--- What is expected ---
Find every line below with the word "United" in it, and copy each one.

Segment Start: Available data

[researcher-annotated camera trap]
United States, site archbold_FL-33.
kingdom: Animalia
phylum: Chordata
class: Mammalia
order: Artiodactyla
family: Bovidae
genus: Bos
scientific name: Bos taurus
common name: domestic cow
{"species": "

Segment End: Available data
Segment Start: Available data

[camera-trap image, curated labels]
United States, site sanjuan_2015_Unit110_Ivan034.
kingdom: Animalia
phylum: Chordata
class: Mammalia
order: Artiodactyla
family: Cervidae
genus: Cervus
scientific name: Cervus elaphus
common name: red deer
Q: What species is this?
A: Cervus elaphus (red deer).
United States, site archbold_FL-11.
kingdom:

Segment End: Available data

--- Solution to the problem ---
United States, site archbold_FL-33.
United States, site sanjuan_2015_Unit110_Ivan034.
United States, site archbold_FL-11.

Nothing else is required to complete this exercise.